Sévigny comme appât?

Vincent Sévigny a été nommé joueur défensif de la dernière semaine dans la Ligue midget AAA. En deux matchs, le capitaine des Trifluviens a amassé quatre points. Il revendique maintenant 11 points en 19 matchs depuis le début de la saison.

Le nom de l’espoir des Tigres de Victoriaville ne manquera certainement pas d’alimenter les rumeurs au cours des prochaines semaines. Tout indique que les Tigres seront acheteurs à la prochaine période de transactions. 

Or leurs partenaires de danse potentiels vont rechercher des jeunes prometteurs et de bons choix au repêchage. Sévigny, un défenseur qui est le fils de Pierre, l’ex-hockeyeur professionnel, appartient sans contredit à la première catégorie.

Chiffre de la semaine: 16

C’est le nombre d’années dont les Olympiques auront eu besoin pour s’extirper de l’aréna Robert-Guertin. Et ça, c’est dans le meilleur des scénarios puisque le dossier du nouveau complexe qui devrait être disponible pour la saison 2020-21 fait l’objet actuellement d’une contestation devant les tribunaux.

«Mais pour nous, on continue à aller de l’avant avec nos partenaires. On pense que cette fois, c’est la bonne!», lance Alain Sear avec un petit sourire. 

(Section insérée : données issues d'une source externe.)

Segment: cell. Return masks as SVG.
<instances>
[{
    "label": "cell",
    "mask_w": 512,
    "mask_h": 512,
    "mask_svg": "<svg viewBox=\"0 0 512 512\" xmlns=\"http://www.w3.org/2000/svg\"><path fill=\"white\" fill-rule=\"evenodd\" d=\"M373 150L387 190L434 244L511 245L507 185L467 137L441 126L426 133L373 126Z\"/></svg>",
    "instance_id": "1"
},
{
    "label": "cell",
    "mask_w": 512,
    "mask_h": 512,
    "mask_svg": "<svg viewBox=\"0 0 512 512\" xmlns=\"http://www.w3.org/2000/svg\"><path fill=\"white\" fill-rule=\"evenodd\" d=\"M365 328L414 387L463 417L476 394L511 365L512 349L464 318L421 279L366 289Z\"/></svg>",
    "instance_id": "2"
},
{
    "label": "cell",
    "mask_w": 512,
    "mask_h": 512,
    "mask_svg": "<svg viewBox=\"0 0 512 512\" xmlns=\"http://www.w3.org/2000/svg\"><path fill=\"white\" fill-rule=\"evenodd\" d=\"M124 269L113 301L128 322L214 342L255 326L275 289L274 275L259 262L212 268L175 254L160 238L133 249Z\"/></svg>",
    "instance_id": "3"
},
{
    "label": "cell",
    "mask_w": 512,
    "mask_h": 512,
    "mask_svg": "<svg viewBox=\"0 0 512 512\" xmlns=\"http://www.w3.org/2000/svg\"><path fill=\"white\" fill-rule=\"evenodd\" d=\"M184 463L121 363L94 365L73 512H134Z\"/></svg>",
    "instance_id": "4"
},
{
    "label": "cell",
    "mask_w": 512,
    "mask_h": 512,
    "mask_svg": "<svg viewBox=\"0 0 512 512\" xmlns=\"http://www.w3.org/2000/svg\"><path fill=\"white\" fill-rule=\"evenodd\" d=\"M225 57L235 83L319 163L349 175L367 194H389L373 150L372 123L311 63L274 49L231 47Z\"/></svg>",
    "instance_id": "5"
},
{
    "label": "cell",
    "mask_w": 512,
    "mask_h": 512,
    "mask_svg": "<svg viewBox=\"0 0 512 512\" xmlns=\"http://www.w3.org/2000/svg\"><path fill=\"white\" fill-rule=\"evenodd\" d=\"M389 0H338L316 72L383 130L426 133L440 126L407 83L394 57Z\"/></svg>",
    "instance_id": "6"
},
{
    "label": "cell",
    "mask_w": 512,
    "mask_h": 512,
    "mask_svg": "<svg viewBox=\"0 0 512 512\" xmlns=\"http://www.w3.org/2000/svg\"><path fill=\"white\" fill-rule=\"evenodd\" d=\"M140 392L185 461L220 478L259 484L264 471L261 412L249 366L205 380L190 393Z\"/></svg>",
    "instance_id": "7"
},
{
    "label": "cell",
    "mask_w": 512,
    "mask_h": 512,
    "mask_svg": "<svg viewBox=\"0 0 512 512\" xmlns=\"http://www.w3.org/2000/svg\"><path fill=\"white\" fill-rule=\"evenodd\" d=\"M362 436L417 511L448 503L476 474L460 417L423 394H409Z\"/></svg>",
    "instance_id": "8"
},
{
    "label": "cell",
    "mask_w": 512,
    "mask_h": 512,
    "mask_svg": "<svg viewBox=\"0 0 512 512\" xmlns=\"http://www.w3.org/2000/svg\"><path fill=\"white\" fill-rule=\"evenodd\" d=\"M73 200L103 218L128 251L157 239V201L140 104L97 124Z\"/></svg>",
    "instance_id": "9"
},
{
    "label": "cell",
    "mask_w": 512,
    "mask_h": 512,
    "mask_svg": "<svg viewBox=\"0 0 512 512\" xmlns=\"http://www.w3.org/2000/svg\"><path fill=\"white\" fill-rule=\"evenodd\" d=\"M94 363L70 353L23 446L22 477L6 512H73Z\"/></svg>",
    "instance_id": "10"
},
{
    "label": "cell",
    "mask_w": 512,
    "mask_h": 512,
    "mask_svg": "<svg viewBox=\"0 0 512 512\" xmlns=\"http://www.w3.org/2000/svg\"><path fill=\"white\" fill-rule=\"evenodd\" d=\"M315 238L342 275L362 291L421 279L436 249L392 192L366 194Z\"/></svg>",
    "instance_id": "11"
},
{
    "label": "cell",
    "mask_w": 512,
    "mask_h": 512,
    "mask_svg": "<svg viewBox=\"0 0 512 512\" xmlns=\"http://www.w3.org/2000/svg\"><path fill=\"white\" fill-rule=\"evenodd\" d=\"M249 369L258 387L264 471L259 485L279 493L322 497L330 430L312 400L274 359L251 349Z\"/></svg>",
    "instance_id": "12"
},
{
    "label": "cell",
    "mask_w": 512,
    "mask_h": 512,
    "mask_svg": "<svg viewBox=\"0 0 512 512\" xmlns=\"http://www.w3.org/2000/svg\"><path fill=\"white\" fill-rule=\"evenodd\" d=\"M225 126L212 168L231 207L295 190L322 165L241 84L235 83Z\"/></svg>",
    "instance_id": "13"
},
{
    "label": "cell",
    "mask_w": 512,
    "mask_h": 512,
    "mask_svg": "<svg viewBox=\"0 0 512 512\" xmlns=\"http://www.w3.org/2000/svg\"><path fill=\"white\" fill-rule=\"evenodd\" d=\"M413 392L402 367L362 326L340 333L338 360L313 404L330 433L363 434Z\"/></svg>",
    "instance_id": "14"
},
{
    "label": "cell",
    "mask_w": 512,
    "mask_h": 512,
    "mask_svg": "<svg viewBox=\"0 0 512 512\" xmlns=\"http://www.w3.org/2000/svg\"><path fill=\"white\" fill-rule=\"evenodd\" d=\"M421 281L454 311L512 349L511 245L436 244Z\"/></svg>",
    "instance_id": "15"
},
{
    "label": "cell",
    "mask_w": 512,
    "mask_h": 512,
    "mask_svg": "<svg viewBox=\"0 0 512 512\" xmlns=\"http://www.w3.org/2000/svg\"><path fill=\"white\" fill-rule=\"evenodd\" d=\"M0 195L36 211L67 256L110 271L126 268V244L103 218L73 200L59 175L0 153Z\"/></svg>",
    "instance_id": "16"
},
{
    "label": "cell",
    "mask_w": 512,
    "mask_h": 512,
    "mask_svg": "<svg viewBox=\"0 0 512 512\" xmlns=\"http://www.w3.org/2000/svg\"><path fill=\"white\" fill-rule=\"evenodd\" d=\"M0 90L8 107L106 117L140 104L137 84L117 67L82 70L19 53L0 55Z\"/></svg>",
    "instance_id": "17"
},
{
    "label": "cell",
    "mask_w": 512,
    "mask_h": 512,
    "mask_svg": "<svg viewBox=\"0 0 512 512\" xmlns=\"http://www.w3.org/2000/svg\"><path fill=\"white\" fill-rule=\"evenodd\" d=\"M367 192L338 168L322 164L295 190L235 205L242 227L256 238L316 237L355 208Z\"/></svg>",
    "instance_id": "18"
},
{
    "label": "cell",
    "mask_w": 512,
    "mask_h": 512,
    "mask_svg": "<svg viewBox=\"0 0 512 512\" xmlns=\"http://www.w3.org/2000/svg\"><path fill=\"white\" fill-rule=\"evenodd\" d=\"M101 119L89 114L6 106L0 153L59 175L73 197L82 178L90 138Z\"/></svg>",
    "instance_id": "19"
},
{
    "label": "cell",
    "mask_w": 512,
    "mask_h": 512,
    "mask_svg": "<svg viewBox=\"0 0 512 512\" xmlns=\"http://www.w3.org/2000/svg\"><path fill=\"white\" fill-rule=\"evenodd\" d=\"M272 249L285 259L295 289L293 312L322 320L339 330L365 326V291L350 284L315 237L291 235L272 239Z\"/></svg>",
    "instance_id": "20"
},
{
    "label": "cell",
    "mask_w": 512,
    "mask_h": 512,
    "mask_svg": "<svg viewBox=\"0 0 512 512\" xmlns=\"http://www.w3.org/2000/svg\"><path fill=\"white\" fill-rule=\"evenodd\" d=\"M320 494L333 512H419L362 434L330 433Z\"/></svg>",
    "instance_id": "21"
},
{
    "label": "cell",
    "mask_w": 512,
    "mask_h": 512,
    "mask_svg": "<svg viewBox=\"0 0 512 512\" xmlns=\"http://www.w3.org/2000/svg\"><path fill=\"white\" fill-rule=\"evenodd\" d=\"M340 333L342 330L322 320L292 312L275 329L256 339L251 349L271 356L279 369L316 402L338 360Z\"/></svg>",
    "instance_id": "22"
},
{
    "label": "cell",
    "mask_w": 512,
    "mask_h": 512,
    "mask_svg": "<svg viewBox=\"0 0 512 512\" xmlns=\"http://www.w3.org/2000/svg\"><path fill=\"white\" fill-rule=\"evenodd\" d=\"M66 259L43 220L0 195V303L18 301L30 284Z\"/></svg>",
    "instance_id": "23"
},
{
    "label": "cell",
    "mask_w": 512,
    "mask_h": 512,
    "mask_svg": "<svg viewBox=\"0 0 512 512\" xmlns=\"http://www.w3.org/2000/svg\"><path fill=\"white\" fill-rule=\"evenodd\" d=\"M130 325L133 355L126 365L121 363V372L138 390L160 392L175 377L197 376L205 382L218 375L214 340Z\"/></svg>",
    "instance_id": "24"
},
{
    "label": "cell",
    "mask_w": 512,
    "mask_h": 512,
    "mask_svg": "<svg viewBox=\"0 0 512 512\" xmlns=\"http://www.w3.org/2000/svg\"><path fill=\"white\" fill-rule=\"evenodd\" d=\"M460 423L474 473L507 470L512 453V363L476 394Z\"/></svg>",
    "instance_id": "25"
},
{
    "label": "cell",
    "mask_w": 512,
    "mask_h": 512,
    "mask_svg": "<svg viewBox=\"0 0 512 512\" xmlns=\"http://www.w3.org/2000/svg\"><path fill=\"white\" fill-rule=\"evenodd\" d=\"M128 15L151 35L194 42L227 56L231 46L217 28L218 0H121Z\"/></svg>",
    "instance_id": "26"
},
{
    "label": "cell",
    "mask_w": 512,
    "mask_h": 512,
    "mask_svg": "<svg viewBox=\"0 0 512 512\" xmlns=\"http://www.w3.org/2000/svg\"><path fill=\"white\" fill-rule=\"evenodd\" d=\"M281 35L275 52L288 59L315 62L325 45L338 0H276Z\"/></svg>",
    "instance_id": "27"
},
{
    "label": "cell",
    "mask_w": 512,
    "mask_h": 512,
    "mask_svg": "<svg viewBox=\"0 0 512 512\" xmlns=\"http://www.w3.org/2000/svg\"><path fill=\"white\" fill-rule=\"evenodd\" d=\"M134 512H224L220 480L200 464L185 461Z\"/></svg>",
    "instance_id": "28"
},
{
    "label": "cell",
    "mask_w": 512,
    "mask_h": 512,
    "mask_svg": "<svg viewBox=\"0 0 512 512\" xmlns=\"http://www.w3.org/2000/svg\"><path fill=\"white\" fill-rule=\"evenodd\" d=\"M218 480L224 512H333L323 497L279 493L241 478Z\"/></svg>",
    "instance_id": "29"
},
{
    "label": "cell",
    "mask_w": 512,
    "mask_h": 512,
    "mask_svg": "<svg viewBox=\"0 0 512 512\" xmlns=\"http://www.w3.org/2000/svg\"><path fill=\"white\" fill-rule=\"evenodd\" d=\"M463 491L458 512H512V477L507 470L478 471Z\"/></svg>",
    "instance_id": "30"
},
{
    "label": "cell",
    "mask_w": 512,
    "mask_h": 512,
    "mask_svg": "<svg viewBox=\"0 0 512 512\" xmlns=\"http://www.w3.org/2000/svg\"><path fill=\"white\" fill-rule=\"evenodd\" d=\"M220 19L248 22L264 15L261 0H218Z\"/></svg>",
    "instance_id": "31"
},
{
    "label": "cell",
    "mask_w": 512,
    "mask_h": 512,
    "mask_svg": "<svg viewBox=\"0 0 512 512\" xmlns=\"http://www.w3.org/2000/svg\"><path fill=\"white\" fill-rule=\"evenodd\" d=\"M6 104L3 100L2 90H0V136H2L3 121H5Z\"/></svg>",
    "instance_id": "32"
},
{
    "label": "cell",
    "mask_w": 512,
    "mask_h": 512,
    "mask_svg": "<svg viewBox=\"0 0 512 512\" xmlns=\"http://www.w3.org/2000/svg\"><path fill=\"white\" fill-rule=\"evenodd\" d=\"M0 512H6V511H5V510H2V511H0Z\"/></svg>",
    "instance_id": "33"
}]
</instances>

«Ça fait depuis 2004 qu’on travaille sur le dossier. Ce fut de véritables montagnes russes. Je pense que j’ai déménagé trois fois depuis qu’on a ouvert ce dossier-là! Mais le club, lui, est toujours ici...»

Robert-Guertin respire le hockey junior. Il y a tant d’histoire dans ce vieux building autrefois animé par les Claude Giroux, Luc Robitaille, Pat Burns, Claude Julien, Martin Gélinas, Stéphane Matteau, Paul Byron et autres Maxime Talbot. Mais, comme l’aréna Jacques-Plante, il ne convient malheureusement pas aux normes des années 2000. 

Faute de loges, les propriétaires voient de gros revenus leur échapper. Et les fans, depuis quelques années, sont de moins en moins nombreux à accepter de s’y entasser. «On va avoir accès à 4000 bonnes places, à une quarantaine de loges. Ça va changer la dynamique au complet», prédit Sear, qui promet de tout mettre en œuvre pour attirer le tournoi de la Coupe Memorial en Outaouais quand le nouveau domicile de l’équipe sera livré.

En attendant, les Olympiques doivent composer avec Robert-Guertin. Sear s’encourage avec de nouvelles promotions qui semblent avoir été bien accueillies dans le milieu. 

«On a baissé le prix de certaines sections. Nos détenteurs de billets de saison auront tous un billet gratuit pour assister au match en plein air face aux 67’s d’Ottawa. On a eu une foule de plus de 3000 personnes la semaine dernière. Ce soir (face aux Cataractes vendredi dernier), nous serons plus de 2000. Nos efforts portent fruit.